なんで!?って思ったけど、あの酒にはマタタビが入っていたんだな。
「ルチカ!?リリナ、なにがあったの!?」
「し、知らないよ!君は主人だろっ!?」
セージもリリナもオタオタして・・・・・・お前らしっかりしろ!

マタタビ入りの酒を持ってこさせたのはメルトさんの策略だったのか・・・・・・。
まあ、これはこれで作戦成功だな。俺は心の中でメルトさんに密かに感謝して酒を少しもらう。
すると、サイトに注意された。
「ツバサ、いいのか。旦那に怒られるぞ」
「今日ぐらいいいじゃねぇか。俺は平気だよ。サイトもどう?」
「俺はいい。
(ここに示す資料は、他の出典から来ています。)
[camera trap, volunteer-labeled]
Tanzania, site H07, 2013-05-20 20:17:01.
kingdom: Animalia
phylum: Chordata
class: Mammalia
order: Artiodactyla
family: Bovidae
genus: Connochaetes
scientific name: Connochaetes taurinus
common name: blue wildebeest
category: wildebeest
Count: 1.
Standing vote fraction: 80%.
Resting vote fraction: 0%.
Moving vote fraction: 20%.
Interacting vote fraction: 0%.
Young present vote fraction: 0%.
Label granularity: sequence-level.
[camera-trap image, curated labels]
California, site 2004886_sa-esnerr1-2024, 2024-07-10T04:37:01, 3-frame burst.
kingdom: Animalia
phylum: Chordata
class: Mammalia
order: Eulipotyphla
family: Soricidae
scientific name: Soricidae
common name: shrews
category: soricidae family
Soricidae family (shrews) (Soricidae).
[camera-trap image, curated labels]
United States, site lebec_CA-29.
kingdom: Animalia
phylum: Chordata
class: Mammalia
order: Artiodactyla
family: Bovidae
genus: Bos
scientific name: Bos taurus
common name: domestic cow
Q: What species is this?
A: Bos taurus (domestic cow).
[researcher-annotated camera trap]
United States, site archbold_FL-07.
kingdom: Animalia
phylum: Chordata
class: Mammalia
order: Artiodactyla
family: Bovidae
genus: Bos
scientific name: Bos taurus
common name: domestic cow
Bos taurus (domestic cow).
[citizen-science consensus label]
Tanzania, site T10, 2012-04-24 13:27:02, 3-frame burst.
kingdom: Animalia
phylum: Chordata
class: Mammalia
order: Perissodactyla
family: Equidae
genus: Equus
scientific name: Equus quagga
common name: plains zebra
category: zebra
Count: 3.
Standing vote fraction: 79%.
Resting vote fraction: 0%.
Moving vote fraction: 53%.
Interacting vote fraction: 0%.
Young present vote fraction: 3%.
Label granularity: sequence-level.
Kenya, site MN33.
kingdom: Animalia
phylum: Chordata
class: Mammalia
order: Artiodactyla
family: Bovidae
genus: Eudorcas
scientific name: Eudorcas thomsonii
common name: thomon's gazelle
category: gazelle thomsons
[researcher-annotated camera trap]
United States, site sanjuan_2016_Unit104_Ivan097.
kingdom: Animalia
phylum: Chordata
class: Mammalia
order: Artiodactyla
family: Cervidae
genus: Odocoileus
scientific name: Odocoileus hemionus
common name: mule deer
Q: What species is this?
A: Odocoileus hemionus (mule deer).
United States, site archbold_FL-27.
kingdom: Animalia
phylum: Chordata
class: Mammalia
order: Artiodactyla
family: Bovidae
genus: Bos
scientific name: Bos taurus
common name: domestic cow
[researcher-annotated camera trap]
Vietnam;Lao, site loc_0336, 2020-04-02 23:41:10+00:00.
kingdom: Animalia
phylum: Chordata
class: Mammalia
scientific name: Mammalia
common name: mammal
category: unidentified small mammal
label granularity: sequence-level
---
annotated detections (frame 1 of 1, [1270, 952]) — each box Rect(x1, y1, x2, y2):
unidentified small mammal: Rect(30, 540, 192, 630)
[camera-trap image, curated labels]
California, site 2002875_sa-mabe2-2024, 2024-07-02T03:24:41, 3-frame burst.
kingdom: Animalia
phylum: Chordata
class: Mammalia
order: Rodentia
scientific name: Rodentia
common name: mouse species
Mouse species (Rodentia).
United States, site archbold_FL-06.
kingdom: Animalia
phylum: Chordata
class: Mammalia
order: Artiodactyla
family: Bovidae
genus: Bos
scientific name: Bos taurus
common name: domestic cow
旦那からダメだって言われてるから」
サイトは生真面目だ。
デカイから酒を飲んだからといって体に悪い訳ではないのに、セージに言われてから頑なに守っている。
盗み癖ってそんなに簡単に治るものじゃないぜ?
それに、今あいつはルチカの対応でいっぱいいっぱいだしな。
早く部屋に連れ込まねぇかな。
セージがやっとルチカを運んだので、後をつけた。
そして、二人で部屋に入ったから期待して待っていたんだけど・・・・・・
「お前悪趣味だぞ!」
部屋から出てきたセージにおこられた。
ちなみにルチカに何もしていないという。
紳士すぎるのも考えものだ。

リーマン、異世界を駆ける【参照2000、ありがとー!】 ( No.176 )
日時: 2015/09/16 22:29
名前: yesod (ID: ZKCYjob2)

ある日、俺は着替えさせられ、どこかに連れていかれる。
服はまるで貴族のぼっちゃんが着る服で、セージの鞄から出てきた。そんないい服を着て、どこに連れていく気だ?
珍しく馬車を借りて、乗せられる。
「おいコラ、セージ。目的ぐらい教えろ」
「・・・・・・お見合いです、俺の」
連れていかれたのはあいつのお見合い相手の実家。
なんでお前の見合いで俺を連れていくんだ?相手も変な目で俺を見ている。
なんだか居たたまれない気持ちになる。

見合いぐらい一人でいけ!

結局、わかりきっていたことだけど、お見合いは相手から断られた。
どうやらセージの狙いはそれだったようだ。
リードマン商会の取引先や、軍の関係者から何人か紹介されているらしい。
あいつのことだから、多分断れなかったんだと思う。1回は断るけど、何度か押すと引き受けることがあるからな。

早く結婚しようよ・・・・・・。
もういい年なんだから。
もしかしたらこいつが1番子供かもしれない。
こいつの見合いの肖像は俺が書くことになった。専門の画家に頼めばいいのに、俺でいいのかよ・・・・・・。
肖像はスーツを着ているときの格好にしておいた。1番スーツが似合うからな。

その後も俺は何度も連れていかれたし、サイトとか他の獣人を連れていくこともあった。
今日もセージに呼び出された。
「翼君、君にお願いがあるんだけどさ」
「また俺かよ!?」
「画材かってあげるからさ」
物で釣ろうとするな!
どうやら見合いに連れていく人物は【アミダくじ】というもので決められているらしい。
しかし、やけに俺ばかり当たっているような・・・・・・。
なんか細工でもしてんのか?

だが、セージはルチカを連れていったことがない。
俺はルチカに話しかける。
「次はお前がいけば?」
ルチカは首をかしげる。
「どうして?」
「あのな、あいつは言われないとわからないんだよ。もっとああして、こうしたいとかさ」
ルチカは黙りこんだ。こいつも思うところはあるんだよな。
俺は続けた。
「早く手を打たないと、セージは誰かのものになるぞ」
ルチカは微妙な微笑みを浮かべ、頷いた。
「いいの・・・・・・セージ様が幸せなら。私は考えられないぐらいとっても幸せよ」
本当にいいのかよ?
その微笑みはなんだよ。
自分を押さえつけてもなにもいいことはないぞ。

次に見合いに行くときはルチカに行かせてみよう。
うん、それがいい。
あいつら二人俺が何とかしないといつまでもあのままっぽいもんな。